Given problem A:
For the Text.IR.Corpus documentation below, decide whether each statement agrees with it: (i) documents are case-folded by default; (ii) the original document text is discarded once the corpus is built; (iii) document identifiers start counting at one. Answer yes or no for each and quote the words of the documentation that settle it.
Given problem B:
Please carry on the Text.IR.Corpus documentation below from the point where it stops.

Text.IR.Corpus (Text v0.5.0)

An indexed corpus of documents for information-retrieval scoring.

Wraps a list of documents in the precomputed statistics that TF-IDF and BM25 need: document frequencies, term frequencies, document lengths, and average document length. Build once with new/2, then query repeatedly via Text.IR.tfidf/3, Text.IR.bm25/4, or Text.IR.search/3.

Tokenisation

By default, documents are split into terms with Text.Segment.words/1 and case-folded. Pass :tokenizer to override (any function from String.t() -> [String.t()]) and :fold_case to disable lowercasing.

Document identifiers

Each document is referenced by its zero-based index in the input list. The index is stable for the lifetime of the corpus struct. Original document text is retained for downstream highlighting and KWIC display.

Summary

Types

doc_id()

Zero-based document index.

t()

term_string()

A term — typically a single word.

Functions

new(documents, options \\ [])

Builds an indexed corpus from a list of documents.

tokenize_query(corpus, query)

Returns the corpus's view of a query — tokens after the same pre-processing applied at index time.

Entries shown:
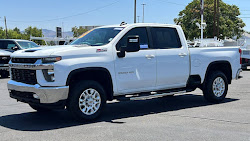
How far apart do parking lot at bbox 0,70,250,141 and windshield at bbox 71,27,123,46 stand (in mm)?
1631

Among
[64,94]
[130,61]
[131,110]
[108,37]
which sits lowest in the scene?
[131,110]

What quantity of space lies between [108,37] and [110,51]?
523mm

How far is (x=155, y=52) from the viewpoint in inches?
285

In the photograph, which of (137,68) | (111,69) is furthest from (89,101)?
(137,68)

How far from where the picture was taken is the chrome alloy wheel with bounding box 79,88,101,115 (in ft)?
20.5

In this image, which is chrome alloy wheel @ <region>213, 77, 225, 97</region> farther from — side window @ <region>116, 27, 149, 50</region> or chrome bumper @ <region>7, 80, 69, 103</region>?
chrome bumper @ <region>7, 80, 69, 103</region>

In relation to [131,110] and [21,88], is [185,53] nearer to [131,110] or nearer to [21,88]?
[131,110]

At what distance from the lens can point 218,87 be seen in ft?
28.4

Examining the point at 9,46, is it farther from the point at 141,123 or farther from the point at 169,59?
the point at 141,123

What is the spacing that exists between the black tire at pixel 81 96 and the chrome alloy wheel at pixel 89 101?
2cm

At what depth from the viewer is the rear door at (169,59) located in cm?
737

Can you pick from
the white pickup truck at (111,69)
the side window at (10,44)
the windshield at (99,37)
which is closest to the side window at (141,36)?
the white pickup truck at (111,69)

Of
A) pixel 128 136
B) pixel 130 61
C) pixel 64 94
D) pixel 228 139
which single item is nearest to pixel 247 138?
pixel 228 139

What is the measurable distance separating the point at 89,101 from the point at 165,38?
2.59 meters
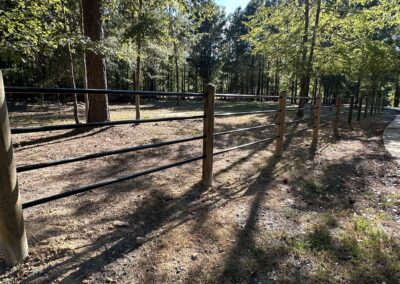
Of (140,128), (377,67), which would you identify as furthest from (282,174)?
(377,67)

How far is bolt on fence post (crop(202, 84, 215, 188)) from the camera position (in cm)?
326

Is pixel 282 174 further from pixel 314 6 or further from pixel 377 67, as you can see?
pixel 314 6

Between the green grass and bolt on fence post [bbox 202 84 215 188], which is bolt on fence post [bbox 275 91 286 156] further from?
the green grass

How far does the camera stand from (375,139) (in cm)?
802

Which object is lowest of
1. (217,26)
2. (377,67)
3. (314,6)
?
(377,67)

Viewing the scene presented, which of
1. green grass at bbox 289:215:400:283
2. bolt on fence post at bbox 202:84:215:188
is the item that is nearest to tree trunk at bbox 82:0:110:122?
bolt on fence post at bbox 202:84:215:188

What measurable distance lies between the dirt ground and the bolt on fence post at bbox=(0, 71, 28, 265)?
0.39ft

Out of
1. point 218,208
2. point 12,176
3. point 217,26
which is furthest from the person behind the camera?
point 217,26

* * *

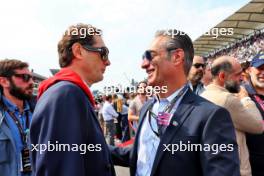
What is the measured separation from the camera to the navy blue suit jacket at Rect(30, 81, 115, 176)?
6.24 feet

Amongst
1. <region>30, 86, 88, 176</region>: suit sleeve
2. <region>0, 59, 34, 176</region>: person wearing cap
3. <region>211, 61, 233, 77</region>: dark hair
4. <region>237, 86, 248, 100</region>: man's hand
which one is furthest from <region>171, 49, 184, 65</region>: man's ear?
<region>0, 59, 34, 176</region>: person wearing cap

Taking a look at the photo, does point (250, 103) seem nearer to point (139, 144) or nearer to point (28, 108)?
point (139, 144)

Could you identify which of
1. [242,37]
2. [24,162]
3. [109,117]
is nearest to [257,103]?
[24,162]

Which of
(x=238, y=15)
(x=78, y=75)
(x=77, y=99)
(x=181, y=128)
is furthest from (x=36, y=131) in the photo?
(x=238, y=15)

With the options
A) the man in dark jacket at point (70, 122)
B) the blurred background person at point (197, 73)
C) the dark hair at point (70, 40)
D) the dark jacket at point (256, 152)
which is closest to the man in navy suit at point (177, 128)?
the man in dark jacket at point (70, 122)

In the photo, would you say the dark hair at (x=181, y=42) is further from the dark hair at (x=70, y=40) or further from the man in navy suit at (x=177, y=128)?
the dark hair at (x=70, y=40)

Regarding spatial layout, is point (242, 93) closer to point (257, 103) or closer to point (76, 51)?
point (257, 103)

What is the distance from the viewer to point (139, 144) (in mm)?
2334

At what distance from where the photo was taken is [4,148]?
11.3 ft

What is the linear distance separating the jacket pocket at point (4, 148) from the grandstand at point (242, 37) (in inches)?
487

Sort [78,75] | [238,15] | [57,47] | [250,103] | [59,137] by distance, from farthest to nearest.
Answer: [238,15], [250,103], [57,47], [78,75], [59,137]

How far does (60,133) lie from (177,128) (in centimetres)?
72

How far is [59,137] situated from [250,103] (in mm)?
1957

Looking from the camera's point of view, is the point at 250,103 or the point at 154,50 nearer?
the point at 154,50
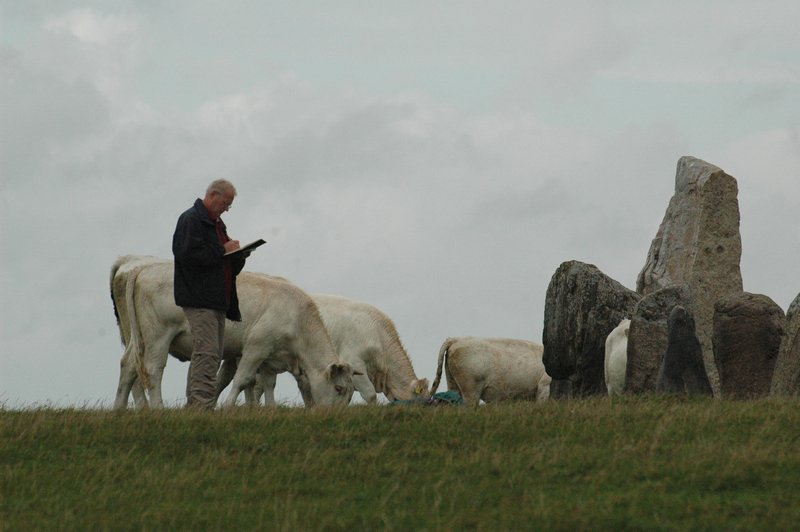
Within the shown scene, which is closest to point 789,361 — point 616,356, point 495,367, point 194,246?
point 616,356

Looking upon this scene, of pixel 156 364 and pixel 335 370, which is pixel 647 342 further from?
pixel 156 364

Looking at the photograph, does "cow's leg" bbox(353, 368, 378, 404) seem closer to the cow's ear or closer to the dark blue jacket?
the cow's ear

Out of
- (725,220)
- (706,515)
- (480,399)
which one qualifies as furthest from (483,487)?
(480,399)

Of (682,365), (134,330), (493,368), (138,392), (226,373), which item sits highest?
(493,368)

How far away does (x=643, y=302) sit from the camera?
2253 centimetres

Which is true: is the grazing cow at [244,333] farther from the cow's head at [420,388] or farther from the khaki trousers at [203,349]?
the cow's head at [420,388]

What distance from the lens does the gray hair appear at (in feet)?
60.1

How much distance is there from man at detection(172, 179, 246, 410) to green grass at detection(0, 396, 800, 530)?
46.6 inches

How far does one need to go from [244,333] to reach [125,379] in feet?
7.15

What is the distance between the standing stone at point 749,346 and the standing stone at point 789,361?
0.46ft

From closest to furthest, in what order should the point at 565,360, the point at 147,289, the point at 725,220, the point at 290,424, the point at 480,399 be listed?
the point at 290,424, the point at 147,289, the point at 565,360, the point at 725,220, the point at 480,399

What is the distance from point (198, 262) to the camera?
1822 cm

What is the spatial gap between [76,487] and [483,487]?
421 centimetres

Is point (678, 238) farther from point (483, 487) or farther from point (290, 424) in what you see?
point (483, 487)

Right answer A:
(i) Yes: "By default, documents are split into terms with Text.Segment.words/1 and case-folded."
(ii) No: "Original document text is retained for downstream highlighting and KWIC display."
(iii) No: "Each document is referenced by its zero-based index in the input list."

Right answer B:
Types

doc_id()

@type doc_id() :: non_neg_integer()

Zero-based document index.

t()

@type t() :: %Text.IR.Corpus{
  avg_doc_length: float(),
  doc_lengths: %{required(doc_id()) => non_neg_integer()},
  document_frequencies: %{required(term_string()) => pos_integer()},
  documents: %{required(doc_id()) => String.t()},
  fold_case: boolean(),
  n_docs: non_neg_integer(),
  term_frequencies: %{
    required(doc_id()) => %{required(term_string()) => pos_integer()}
  },
  tokenizer: (String.t() -> [String.t()])
}

term_string()

@type term_string() :: String.t()

A term — typically a single word.

Functions

new(documents, options \\ [])

@spec new(
  [String.t()],
  keyword()
) :: t()

Builds an indexed corpus from a list of documents.

Arguments

documents is a list of String.t/0 documents.

Options

:tokenizer — a one-arg function from String.t/0 to [t:String.t/0]. Defaults to &Text.Segment.words/1.
:fold_case — when true (default), terms are lowercased so the index is case-insensitive. Set false to preserve case.

Returns

A t/0 struct.

Examples

iex> docs = ["the cat sat", "the dog sat", "the dog ran"]
iex> corpus = Text.IR.Corpus.new(docs)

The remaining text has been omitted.